Team Member LinkedIn Profiles

https://www.linkedin.com/in/marcus-pousette-06092b102/

https://www.linkedin.com/in/allberg/

Team Website

https://dao.xyz/

Relevant Experience

We have separately spent years working in scalable data applications, compiler technology, search engine technologies, web3 and the IPFS stack, including implemeneting scaleable applications to mass-market.

Team code repositories

Peerbit: https://github.com/dao-xyz/peerbit

Other related repositories: https://github.com/dao-xyz

Additional Information

How did you learn about the Open Grants Program? Heard about it at the IPFS Camp in Lisbon.

Please provide the best email address for discussing the grant agreement and general next steps. marcus@dao.xyz

For Quiet (https://tryquiet.org) we need an IPFS-based CRDTs that supports deletion and multi-party encryption, and sharding by device capability is a really cool benefit too.

There's a huge amount of subtle details here so I'm not sure if we'll use Peerbit, but as a team building user-facing apps on IPFS I think Peerbit is exactly the type of thing that should be funded.

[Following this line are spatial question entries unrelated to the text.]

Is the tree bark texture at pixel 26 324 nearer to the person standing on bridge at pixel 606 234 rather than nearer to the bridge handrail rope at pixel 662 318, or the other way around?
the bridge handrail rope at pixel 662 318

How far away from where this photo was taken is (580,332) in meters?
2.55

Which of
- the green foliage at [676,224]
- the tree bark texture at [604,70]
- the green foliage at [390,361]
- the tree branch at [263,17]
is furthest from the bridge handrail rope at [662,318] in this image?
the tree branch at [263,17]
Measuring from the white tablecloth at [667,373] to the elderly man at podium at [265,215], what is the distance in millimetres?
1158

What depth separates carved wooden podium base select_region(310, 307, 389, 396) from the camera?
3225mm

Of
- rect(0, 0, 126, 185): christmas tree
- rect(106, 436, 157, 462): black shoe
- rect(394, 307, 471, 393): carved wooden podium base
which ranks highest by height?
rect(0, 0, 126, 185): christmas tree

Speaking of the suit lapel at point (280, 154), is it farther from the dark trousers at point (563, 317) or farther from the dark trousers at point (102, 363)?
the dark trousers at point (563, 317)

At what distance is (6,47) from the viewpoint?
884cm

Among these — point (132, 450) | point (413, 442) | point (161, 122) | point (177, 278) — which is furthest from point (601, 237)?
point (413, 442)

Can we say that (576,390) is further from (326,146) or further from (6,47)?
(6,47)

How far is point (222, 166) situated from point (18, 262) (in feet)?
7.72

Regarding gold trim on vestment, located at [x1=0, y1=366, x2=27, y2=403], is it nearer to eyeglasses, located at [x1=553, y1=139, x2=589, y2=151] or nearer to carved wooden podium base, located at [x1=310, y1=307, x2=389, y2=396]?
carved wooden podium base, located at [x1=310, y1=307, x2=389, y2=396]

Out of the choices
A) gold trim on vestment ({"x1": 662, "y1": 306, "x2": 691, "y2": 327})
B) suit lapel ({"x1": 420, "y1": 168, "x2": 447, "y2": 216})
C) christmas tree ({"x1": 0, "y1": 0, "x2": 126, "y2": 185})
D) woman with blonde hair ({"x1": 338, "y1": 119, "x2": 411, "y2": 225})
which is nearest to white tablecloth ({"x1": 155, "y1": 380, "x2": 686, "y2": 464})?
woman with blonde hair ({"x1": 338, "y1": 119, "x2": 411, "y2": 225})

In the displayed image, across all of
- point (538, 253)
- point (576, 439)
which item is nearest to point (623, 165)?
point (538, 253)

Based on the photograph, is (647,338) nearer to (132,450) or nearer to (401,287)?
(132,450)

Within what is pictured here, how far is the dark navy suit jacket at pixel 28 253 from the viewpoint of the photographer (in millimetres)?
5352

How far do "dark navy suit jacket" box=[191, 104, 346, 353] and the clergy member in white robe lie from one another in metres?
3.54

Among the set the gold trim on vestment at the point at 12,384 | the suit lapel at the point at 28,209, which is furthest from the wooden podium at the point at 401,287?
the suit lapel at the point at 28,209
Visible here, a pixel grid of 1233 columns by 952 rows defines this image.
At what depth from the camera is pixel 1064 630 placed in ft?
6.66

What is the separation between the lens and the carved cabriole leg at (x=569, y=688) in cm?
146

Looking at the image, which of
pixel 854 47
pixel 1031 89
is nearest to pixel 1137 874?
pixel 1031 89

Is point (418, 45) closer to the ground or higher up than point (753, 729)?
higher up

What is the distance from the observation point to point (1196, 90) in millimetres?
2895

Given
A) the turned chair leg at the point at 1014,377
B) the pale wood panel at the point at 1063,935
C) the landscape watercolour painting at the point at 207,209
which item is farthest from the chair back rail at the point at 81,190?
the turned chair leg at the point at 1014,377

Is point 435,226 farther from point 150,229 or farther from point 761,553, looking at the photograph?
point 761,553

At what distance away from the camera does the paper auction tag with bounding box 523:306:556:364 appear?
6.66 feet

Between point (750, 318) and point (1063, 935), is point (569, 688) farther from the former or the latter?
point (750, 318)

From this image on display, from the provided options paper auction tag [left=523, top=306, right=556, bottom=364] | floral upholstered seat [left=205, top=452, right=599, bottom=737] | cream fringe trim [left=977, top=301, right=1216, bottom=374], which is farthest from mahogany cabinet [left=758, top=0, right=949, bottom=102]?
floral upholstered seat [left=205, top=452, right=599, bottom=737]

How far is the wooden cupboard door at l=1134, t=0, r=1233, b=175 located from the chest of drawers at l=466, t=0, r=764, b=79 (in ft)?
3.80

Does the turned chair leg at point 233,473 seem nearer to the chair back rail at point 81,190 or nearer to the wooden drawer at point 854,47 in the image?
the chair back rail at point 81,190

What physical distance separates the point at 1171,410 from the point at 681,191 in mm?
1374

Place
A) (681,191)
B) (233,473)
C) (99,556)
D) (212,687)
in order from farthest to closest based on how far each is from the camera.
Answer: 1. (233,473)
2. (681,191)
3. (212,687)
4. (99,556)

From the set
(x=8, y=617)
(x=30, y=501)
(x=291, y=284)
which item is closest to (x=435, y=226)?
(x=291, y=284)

If the reviewers want additional understanding of the project: I took part of the Braid.org meeting group yesterday and help a presentation about what Peerbit is now and what some of the goals are

See from time 1:05:30 https://braid.org/meeting-49

Are clusters formed around application boundaries, or is it one global storage space? Or something else?

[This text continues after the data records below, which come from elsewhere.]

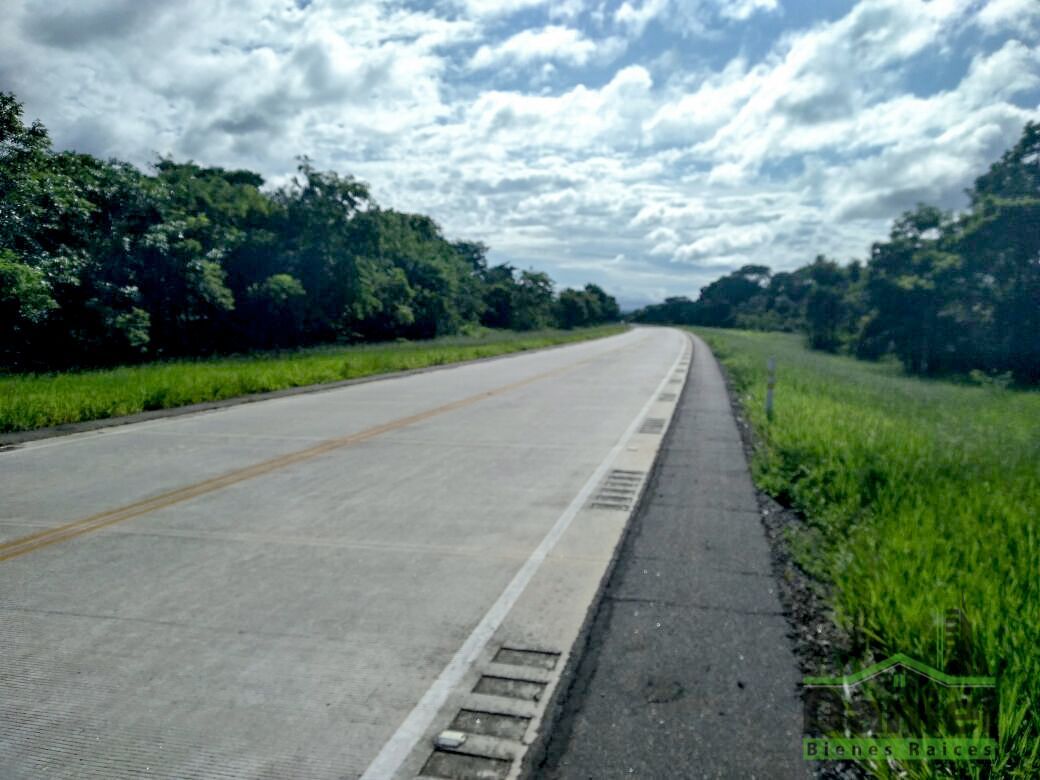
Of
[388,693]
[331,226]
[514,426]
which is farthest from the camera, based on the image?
[331,226]

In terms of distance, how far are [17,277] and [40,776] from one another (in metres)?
21.3

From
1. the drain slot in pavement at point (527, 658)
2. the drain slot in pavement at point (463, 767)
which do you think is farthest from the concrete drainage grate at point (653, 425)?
the drain slot in pavement at point (463, 767)

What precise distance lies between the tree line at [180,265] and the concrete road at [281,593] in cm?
1416

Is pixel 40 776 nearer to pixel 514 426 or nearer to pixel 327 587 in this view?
pixel 327 587

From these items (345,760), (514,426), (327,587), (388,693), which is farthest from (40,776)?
(514,426)

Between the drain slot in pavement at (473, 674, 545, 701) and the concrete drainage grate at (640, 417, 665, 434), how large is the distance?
9.68 meters

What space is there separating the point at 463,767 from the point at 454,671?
2.93ft

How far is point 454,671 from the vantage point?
4297 mm

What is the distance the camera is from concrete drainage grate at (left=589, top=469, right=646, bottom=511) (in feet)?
27.0

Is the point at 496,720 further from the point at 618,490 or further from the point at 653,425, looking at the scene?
the point at 653,425

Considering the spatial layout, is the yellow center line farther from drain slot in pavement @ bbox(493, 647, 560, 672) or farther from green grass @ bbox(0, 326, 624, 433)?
green grass @ bbox(0, 326, 624, 433)

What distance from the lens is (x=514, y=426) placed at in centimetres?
1391

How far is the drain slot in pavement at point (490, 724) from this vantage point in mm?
3695

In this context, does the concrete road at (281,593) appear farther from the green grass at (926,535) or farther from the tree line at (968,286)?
the tree line at (968,286)
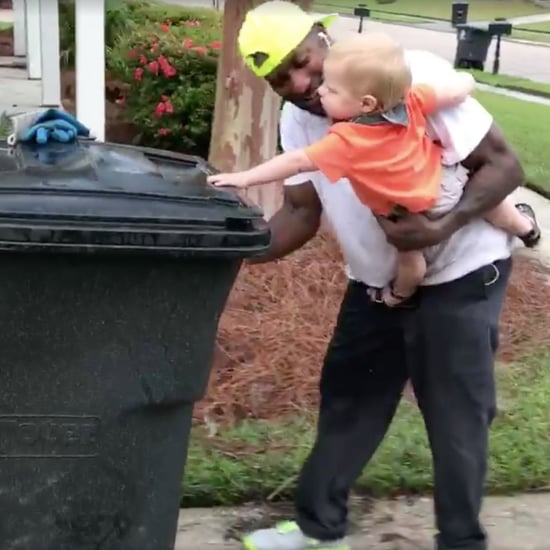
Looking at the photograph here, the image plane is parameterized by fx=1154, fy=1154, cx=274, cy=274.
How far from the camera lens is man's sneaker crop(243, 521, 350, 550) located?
10.8 feet

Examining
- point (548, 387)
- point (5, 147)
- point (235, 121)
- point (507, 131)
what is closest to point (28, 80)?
point (507, 131)

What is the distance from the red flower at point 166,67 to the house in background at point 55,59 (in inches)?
20.2

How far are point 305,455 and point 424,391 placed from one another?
0.96 meters

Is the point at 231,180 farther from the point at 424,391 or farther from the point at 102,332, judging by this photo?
the point at 424,391

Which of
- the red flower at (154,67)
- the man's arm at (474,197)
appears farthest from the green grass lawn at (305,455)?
the red flower at (154,67)

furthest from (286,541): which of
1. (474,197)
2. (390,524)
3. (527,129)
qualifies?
(527,129)

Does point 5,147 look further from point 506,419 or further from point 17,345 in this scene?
point 506,419

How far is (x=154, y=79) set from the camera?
25.0 ft

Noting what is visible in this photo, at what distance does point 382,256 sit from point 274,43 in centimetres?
64

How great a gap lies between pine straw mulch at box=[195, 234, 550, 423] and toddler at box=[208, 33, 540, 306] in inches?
67.1

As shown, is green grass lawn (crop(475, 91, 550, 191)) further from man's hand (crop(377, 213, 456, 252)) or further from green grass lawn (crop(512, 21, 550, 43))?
green grass lawn (crop(512, 21, 550, 43))

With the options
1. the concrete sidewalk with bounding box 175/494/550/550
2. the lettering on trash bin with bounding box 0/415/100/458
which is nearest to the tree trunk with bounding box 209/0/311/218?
the concrete sidewalk with bounding box 175/494/550/550

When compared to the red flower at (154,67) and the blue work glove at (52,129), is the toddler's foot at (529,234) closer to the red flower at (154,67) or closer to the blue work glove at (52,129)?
the blue work glove at (52,129)

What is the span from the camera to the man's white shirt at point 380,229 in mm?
2750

Chain-agnostic, multi-device and support any auth often looks like shifting that work to consumers up front, making barrier to adoption higher. What are you thinking the configuration of these will look like? Will you ship with some examples for common authentication approaches, and how to do these other things?

What deployment environments are supported out of the box? Is this for web apps or something else? Language agnostic API? You mention WASM, but is not clear where/how it fits in. Does app developer run a persistent service somewhere, or publishes to an emergent swarm of transient clients?

Are clusters formed around application boundaries, or is it one global storage space? Or something else?

Clusters are formed either around application boundaries or one global storage space, depending on how you configure your nodes, access controllers and encryption. The communication between peers is done through pubsub topics. If you want a private network for a single application you would explicitly configure libp2p for that and setup you application to talk for a specific pubsub topic.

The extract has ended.